Soruşturmanın detaylarını Kronos’taki yazısında anlatan Sevinç Özarslan, ”Savcı beni sindirmek istiyor ama işimi yapmaya devam edeceğim” dedi.
Özarslan’nın yazısı şöyle;
”Şaka değil. Kayseri savcısı Ramazan Söyler, Kayseri’de geçirdiği traktör kazasında hayatını kaybeden KHK’lı F-16 pilotu Yahya Tarih‘in ölümünü haberleştirdiğim için hakkımda soruşturma başlatmış.
Savcının iddiasına göre, TCK’nın 135. ve 136. maddesini ihlal etmiş, “kişisel verileri hukuka aykırı olarak ele geçirmek veya yaymak” suçunu işlemişim.
Sözkonusu maddelerde kişisel verilenlerin kapsamı şöyle açıklanıyor:
“kişinin nüfus bilgileri; T.C. kimlik numarası, adı, soyadı, doğum yeri ve tarihi, anne ve baba adı gibi), adli sicil kaydı, yerleşim yeri, eğitim durumu, mesleği, banka hesap bilgileri, telefon numarası, elektronik posta adresi, kan grubu, medeni hali, parmak izi, DNA’sı, saç, tükürük, tırnak gibi biyolojik örnekleri, cinsel ve ahlaki eğilimi, sağlık bilgileri, etnik kökeni, siyasi, felsefi ve dini görüşü, sendikal bağlantıları gibi kişinin kimliğini belirleyen veya belirlenebilir kılan, kişiyi toplumda yer alan diğer bireylerden ayıran ve onun niteliklerini ortaya koymaya elverişli, gerçek kişiye ait her türlü bilginin yayılması…’
Yazdığım haberde Yahya Tarih’in TC kimlik numarası, parmak izi, DNA kaydı mı veriliyor. Hayır. Açık kaynaklarda belirtilen adı, soyadı ve özel olmayan üniformalı fotoğrafı dışında herhangi bir bilgi yok.
Kayseri’de defnedilen Tarih’in adı, soyadı, doğum, ölüm tarihi ve defnedildiği mezarlık gibi bilgiler mezarlıklar müdürlükleri tarafından kamuoyuna açık bir şekilde paylaşıldı zaten.
★ ★ ★ ★ ★ ★ ★
Yahya Tarih haberi yüzünden açılan soruşturmayı anlatan yukarıdaki yazıyı, son cümlesinden sonra devam ettirin.

-- Toplanan veriler --
★ ★ ★ ★ ★ ★ ★
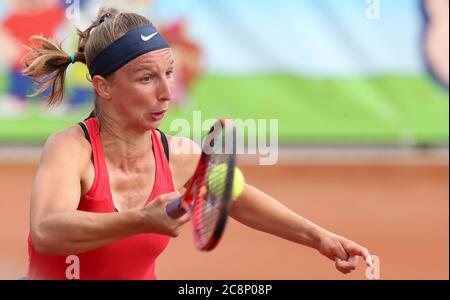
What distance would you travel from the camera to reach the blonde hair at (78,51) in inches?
140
★ ★ ★ ★ ★ ★ ★
-- Cevap alanı --
Bir kişinin ölümü kamuoyuna mal olan bir olaydır. Özel değildir.
Soruşturma açılmasının görünen nedeni, Yahya Tarih’in yaşlı annesi Şenel Tarih’in hakkımdaki şikayeti.
Ama asıl nedenin bu olmadığı çok açık. Asıl failin yaşlı teyze olmadığını ve AKP’li akrabaların bu şikayette parmağı olduğunu öğrenmek benim için zor olmadı. Gazetecilerin, kamuoyuna mal olan ölüm haberlerini yaparken kimseden izin alma gibi zorunluluğu bulunmuyor. Kaldı ki bu olayda Tarih’in oldukça yakın bir akrabasıyla dolaylı olarak görüştüm.
Yahya Tarih, Türk Silahlı Kuvvetlerinde F-4 ve F-16 savaş uçağı pilotu olarak 11 yıl görev yaptıktan sonra 2020 yılında ihraç edildi. Ankesörden arandığı gerekçesiyle 6 yıl 3 ay hapis cezası verildi, 1 yıl hapis yattı.
İş güç bulamayınca memleketi Kayseri Pınarbaşı Karaboğaz Köyü’ne döndü. Babasıyla birlikte çiftçilik yapmaya, moderne tarımla uğraşmaya başladı. Ancak 19 Ağustos 2023 sabahı traktör kazası geçirdi. Tutuksuz yargılanan Tarih’in dosyası Yargıtay’da bulunuyordu, eğer cezası onaylansa tutuklanacaktı. Niçin? AİHM’in kararlarına göre suç olamayan ankesörden arandığı için.
Bir vefatın arkasında böyle bir adaletsizlik varken koskoca (!) Cumhuriyet savcısının işi gücü yok, bu tarz şikayetlerle uğraşıyor.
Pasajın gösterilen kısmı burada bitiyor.